To support establishment of seafood traceability regulations

Seafood market. Photo by Deymos.HR/Shutterstock.com
Grantee Marine Fish Conservation Network
Type IUU Fishing
Location United States
Grant Amount 400000
Duration 2 years

Oceans 5 is supporting four organizations seeking to combat illegal fishing and improve accountability for fisheries conservation. The project seeks to develop regulations in the United States to ensure that all seafood is legally sourced and fully traceable “from bait to plate.”  By closing one of the world’s biggest seafood markets to imports of illegal fish, the project aims to drive global standards for seafood traceability and well-monitored fishing.

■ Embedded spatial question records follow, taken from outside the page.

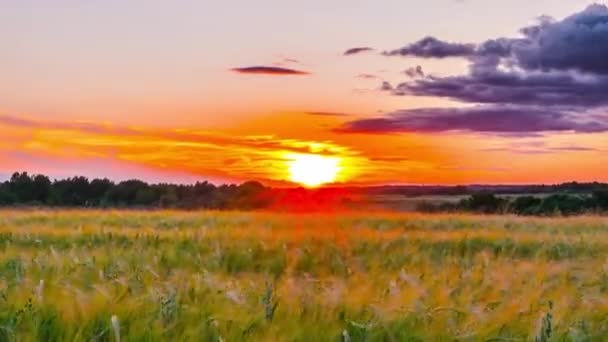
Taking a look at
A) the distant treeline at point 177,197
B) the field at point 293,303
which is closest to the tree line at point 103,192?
the distant treeline at point 177,197

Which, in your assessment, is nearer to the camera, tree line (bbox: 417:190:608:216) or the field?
the field

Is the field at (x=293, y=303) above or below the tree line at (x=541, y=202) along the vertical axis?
above

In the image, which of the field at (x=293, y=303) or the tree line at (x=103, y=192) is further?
the tree line at (x=103, y=192)

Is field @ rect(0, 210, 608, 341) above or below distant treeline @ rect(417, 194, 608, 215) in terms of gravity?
above

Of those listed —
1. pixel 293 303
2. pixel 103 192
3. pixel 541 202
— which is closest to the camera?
pixel 293 303

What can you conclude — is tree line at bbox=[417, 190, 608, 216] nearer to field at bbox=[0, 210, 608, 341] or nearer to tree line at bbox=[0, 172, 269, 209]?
tree line at bbox=[0, 172, 269, 209]

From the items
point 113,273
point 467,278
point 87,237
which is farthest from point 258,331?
point 87,237

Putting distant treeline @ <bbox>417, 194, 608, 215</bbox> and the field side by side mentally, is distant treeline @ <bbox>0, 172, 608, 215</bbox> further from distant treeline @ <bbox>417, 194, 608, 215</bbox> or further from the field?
the field

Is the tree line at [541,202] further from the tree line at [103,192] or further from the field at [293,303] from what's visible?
the field at [293,303]

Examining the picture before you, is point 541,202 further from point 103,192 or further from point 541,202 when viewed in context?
point 103,192

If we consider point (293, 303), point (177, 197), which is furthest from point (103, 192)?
point (293, 303)

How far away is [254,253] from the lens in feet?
33.2

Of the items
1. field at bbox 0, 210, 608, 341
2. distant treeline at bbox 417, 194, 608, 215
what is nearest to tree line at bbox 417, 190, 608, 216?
distant treeline at bbox 417, 194, 608, 215

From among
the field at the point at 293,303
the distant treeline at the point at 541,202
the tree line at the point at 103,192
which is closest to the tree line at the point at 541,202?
the distant treeline at the point at 541,202
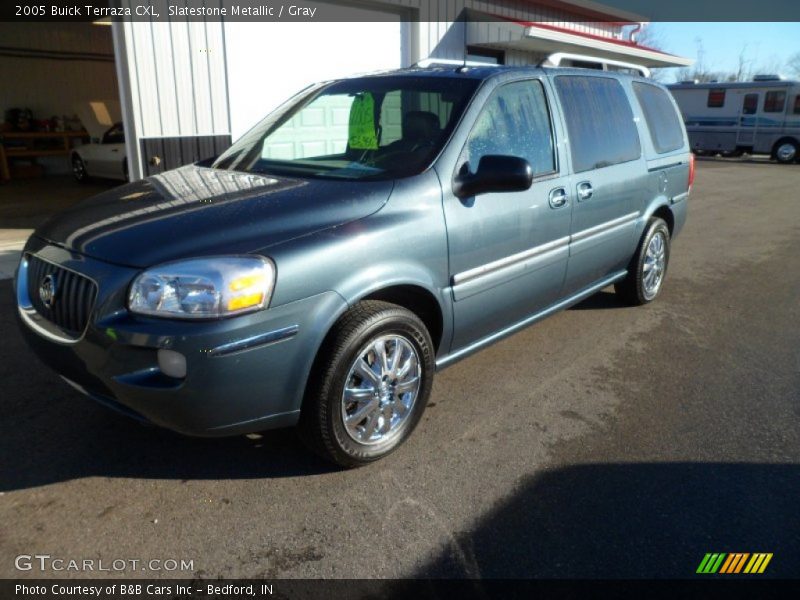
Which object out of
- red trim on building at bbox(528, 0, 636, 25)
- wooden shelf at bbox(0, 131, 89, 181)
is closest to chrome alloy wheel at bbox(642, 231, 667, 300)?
red trim on building at bbox(528, 0, 636, 25)

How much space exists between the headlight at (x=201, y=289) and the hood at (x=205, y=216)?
0.21ft

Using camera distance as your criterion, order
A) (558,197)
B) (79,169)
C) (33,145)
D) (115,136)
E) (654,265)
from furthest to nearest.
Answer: (33,145) → (79,169) → (115,136) → (654,265) → (558,197)

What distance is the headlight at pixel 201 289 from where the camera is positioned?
2502 millimetres

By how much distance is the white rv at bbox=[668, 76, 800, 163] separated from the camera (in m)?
23.0

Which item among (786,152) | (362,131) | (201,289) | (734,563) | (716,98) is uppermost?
(716,98)

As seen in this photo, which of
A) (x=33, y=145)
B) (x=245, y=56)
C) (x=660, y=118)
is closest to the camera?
(x=660, y=118)

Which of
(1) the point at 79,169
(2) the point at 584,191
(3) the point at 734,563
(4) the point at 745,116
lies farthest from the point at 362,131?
(4) the point at 745,116

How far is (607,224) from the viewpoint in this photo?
4.64 m

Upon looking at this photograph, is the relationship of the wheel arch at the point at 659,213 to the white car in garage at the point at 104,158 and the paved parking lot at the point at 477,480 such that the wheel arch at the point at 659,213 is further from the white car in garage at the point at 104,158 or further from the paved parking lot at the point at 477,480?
the white car in garage at the point at 104,158

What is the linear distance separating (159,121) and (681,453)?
669cm

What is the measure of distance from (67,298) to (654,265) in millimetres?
4669

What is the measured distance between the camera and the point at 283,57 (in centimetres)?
870

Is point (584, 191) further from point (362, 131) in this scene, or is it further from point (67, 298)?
point (67, 298)

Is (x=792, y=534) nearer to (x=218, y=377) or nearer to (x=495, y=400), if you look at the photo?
(x=495, y=400)
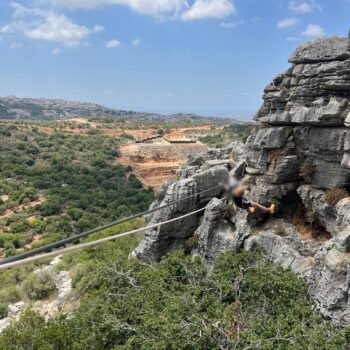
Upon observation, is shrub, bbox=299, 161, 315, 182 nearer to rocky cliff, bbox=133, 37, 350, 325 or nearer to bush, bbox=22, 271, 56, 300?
rocky cliff, bbox=133, 37, 350, 325

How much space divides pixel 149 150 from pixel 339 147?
64035 millimetres

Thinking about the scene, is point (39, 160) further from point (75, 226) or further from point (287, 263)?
point (287, 263)

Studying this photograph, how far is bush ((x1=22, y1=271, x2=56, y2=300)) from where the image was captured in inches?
938

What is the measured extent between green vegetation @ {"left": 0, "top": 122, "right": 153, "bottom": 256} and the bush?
12.4 m

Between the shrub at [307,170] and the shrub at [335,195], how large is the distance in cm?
142

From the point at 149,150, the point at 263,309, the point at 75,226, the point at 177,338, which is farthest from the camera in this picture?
the point at 149,150

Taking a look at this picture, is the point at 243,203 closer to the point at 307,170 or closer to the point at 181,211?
the point at 307,170

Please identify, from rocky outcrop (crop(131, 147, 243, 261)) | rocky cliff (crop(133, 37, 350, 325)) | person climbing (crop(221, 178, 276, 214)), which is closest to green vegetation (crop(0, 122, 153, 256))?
rocky outcrop (crop(131, 147, 243, 261))

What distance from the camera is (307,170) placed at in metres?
15.6

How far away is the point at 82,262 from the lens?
86.0ft

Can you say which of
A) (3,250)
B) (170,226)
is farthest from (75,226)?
(170,226)

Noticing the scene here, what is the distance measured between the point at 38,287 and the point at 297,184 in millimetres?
16824

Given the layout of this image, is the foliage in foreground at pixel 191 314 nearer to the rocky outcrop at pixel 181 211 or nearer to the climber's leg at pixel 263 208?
the climber's leg at pixel 263 208

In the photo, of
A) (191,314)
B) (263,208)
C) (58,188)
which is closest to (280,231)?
(263,208)
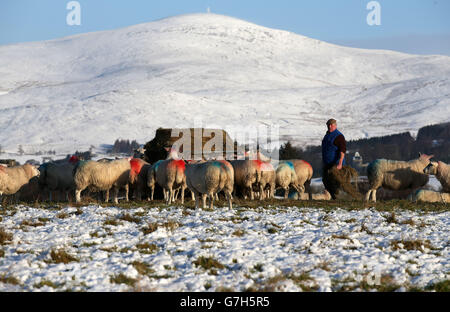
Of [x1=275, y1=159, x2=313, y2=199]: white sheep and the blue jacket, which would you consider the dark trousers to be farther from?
[x1=275, y1=159, x2=313, y2=199]: white sheep

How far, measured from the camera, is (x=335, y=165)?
→ 66.2 ft

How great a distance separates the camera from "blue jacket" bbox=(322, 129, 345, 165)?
20109 mm

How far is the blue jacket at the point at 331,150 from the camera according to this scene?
20109mm

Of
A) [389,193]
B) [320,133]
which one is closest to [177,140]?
[389,193]

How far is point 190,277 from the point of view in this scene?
9438 millimetres

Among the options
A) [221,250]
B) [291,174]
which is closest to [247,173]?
[291,174]

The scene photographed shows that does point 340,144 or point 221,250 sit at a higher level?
point 340,144

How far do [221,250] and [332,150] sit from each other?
10.0 metres

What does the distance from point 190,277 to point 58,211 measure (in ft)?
23.4

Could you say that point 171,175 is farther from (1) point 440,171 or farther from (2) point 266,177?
(1) point 440,171

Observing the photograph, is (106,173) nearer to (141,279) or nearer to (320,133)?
(141,279)

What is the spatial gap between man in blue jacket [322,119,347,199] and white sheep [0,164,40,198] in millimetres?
10501

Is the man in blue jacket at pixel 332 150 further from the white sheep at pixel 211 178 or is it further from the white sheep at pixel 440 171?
the white sheep at pixel 211 178

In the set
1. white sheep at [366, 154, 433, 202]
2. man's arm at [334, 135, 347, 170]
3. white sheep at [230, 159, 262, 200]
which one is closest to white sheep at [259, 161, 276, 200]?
white sheep at [230, 159, 262, 200]
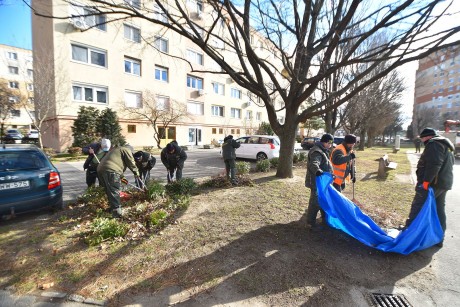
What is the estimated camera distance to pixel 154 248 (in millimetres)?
3242

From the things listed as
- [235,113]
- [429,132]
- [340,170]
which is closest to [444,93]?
[235,113]

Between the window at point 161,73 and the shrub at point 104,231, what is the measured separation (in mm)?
21452

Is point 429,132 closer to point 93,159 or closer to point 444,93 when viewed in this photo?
point 93,159

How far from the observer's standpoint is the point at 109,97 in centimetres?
1867

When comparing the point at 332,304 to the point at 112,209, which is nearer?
the point at 332,304

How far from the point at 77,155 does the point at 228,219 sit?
14.5 metres

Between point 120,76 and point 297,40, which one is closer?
point 297,40

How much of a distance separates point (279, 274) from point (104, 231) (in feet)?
8.81

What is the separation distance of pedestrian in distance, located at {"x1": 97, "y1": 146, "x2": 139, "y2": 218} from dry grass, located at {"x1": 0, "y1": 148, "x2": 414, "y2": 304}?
2.25 feet

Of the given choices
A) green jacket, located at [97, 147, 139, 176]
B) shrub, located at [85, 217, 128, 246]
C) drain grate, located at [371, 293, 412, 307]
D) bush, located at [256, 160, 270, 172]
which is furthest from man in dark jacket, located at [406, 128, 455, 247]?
bush, located at [256, 160, 270, 172]

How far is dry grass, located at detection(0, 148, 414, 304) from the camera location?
8.40 feet

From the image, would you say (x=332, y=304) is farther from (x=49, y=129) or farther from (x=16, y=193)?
(x=49, y=129)

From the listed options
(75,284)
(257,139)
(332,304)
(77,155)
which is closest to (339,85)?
(257,139)

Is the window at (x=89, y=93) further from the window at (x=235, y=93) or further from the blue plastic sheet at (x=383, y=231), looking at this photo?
the blue plastic sheet at (x=383, y=231)
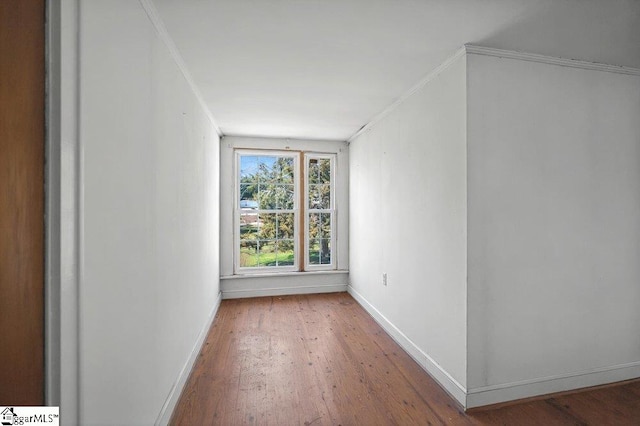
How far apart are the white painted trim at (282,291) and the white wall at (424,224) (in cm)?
103

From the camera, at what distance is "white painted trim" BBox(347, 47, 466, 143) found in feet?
6.64

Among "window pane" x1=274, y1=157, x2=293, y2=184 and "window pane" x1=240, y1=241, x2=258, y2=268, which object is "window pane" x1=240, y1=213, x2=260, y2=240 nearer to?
"window pane" x1=240, y1=241, x2=258, y2=268

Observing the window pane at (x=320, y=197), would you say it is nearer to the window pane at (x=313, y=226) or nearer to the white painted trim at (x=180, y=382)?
the window pane at (x=313, y=226)

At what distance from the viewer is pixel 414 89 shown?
255 centimetres

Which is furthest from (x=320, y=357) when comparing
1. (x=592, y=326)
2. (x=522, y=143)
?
(x=522, y=143)

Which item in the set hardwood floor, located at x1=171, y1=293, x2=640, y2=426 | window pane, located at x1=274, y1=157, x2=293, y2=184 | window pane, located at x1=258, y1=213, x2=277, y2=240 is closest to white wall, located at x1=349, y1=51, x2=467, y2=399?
hardwood floor, located at x1=171, y1=293, x2=640, y2=426

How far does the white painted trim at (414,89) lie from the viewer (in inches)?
79.7

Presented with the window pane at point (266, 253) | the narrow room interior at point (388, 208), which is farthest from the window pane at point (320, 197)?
the narrow room interior at point (388, 208)

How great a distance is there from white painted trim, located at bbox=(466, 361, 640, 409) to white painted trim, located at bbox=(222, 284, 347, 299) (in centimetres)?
277

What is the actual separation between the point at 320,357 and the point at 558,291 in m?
1.98

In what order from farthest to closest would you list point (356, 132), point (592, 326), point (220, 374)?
point (356, 132) → point (220, 374) → point (592, 326)

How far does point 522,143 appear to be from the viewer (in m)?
2.02

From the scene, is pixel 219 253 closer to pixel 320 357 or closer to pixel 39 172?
pixel 320 357

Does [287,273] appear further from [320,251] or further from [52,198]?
[52,198]
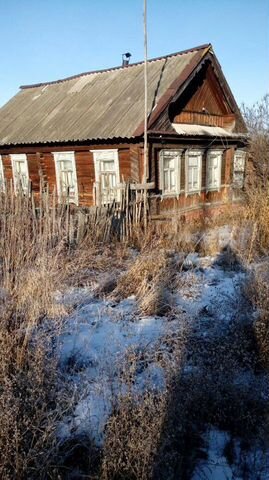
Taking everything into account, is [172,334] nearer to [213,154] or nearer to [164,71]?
[164,71]

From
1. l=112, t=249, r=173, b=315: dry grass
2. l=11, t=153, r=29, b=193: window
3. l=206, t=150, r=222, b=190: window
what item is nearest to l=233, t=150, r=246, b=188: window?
l=206, t=150, r=222, b=190: window

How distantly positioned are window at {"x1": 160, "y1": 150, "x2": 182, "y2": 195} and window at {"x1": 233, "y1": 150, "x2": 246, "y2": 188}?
4239mm

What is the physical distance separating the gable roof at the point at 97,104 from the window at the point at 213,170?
130 inches

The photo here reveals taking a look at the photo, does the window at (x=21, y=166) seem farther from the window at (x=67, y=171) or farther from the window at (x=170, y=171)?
the window at (x=170, y=171)

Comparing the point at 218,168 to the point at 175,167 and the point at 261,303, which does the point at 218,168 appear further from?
the point at 261,303

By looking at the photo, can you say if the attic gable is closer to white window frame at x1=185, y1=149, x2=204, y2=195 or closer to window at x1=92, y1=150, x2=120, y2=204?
white window frame at x1=185, y1=149, x2=204, y2=195

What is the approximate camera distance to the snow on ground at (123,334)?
7.70 ft

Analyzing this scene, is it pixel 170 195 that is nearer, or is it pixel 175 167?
pixel 170 195

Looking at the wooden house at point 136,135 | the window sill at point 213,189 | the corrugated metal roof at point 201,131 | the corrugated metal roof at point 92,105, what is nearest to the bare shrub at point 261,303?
the wooden house at point 136,135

Illegal, Unreported and Unregulated (IUU) fishing is estimated to average at least twenty percent of the global catch, with a value of $10-23 billion per year.   IUU fishing interests hide behind one of the world’s most opaque supply chains, and are directly associated not only with fisheries depletion but with a host of other crimes including drug smuggling, human trafficking, and even terrorism.  Without good seafood traceability, neither consumers nor retailers can readily know where the fish they buy and sell really comes from.  The result is that pirate fishers today can easily bring their stolen fish products to market, mixed invisibly into legitimate seafood supplies.

This project builds on a new approach to halting trade in IUU products spearheaded by the European Union, which now requires certifications of legal origin for imported seafood.  It also builds on a set of new international norms and tools to strengthen fisheries monitoring, improve information flow, and restrict IUU activities.

The four grantees include Oceana, World Wildlife Fund, Marine Fish Conservation Network, and Greenpeace.  Each organization has a series of deliverables that support the common objective of initiating new rulemaking in the United States. Oceans 5 expects to provide funding to the four organizations for two years beginning in 2012.